■ Extracted data entries ■

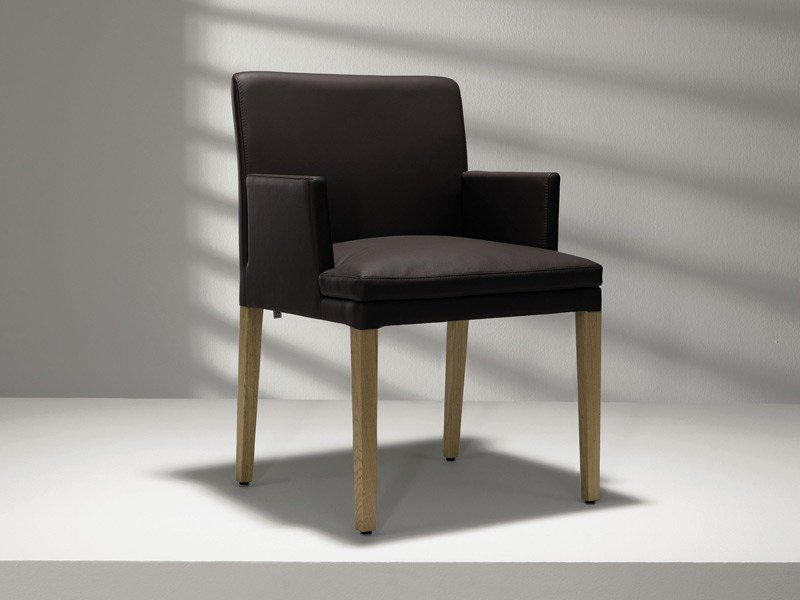 Upholstered leather chair with armrests D20   Upholstered chair - Hülsta-Werke Hüls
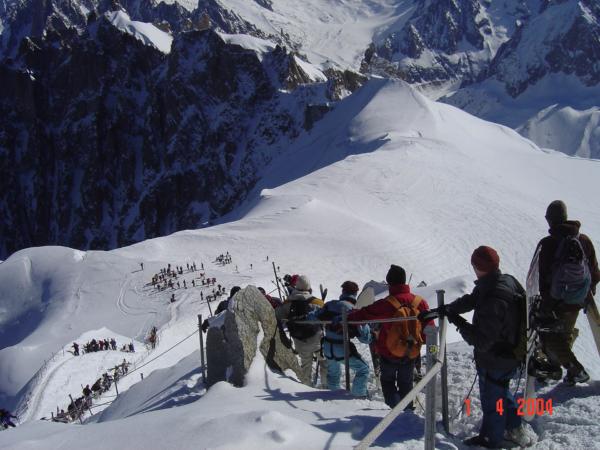Sestupujeme po hřebínku dolů, kde si nasadíme lyže.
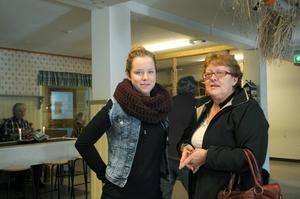 Lovisa Westerlund och Marita Edlund kom och kikade på vad som fanns. Marita gillar tanken på studiecirkeln som ett kravlöst forum där man träffar likasinnade.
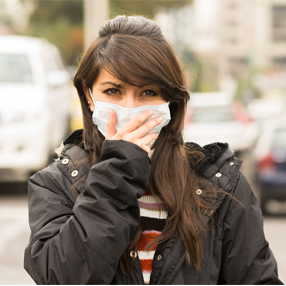 Photo person with mask preventing city pollution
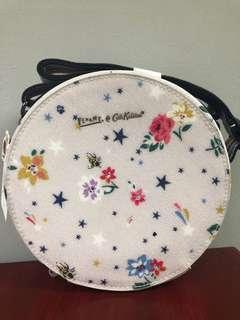 ⭐️CLEARANCE⭐️Cath Kidston x Fearne Circle Bag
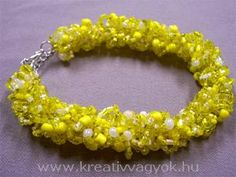 Beaded Bracelet tutorial excellent pics seed beads any colour would be great Love it! Must try! #ecrafty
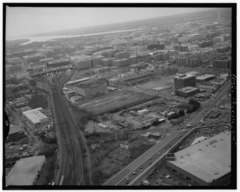 AERIAL VIEW SOUTHWEST ALONG DELAWARE AVENUE CORRIDOR FROM FLORIDA AVENUE, NE. - Delaware Avenue, Washington, District of Columbia, DC HABS DC,WASH,592-5.tif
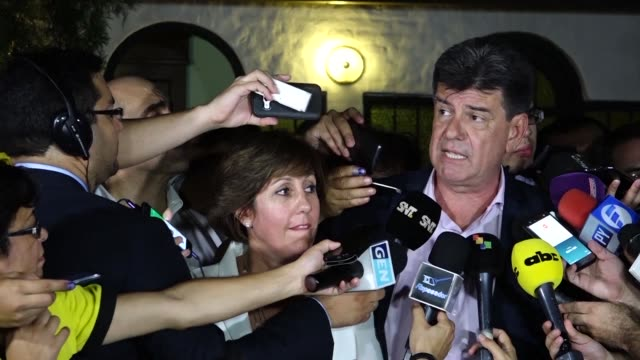 paraguay's centrist presidential candidate efrain alegre admits defeat in the election against opponent mario abdo benítez of the ruling colorado... - alegre stock-videos und b-roll-filmmaterial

■ About this task ■
Leave out any pictures and return exactly the lines from the beginning of the data through the line with "Photo person with", inclusive.

■ Answer for this exercise ■
 Upholstered leather chair with armrests D20   Upholstered chair - Hülsta-Werke Hüls
Sestupujeme po hřebínku dolů, kde si nasadíme lyže.
 Lovisa Westerlund och Marita Edlund kom och kikade på vad som fanns. Marita gillar tanken på studiecirkeln som ett kravlöst forum där man träffar likasinnade.
 Photo person with mask preventing city pollution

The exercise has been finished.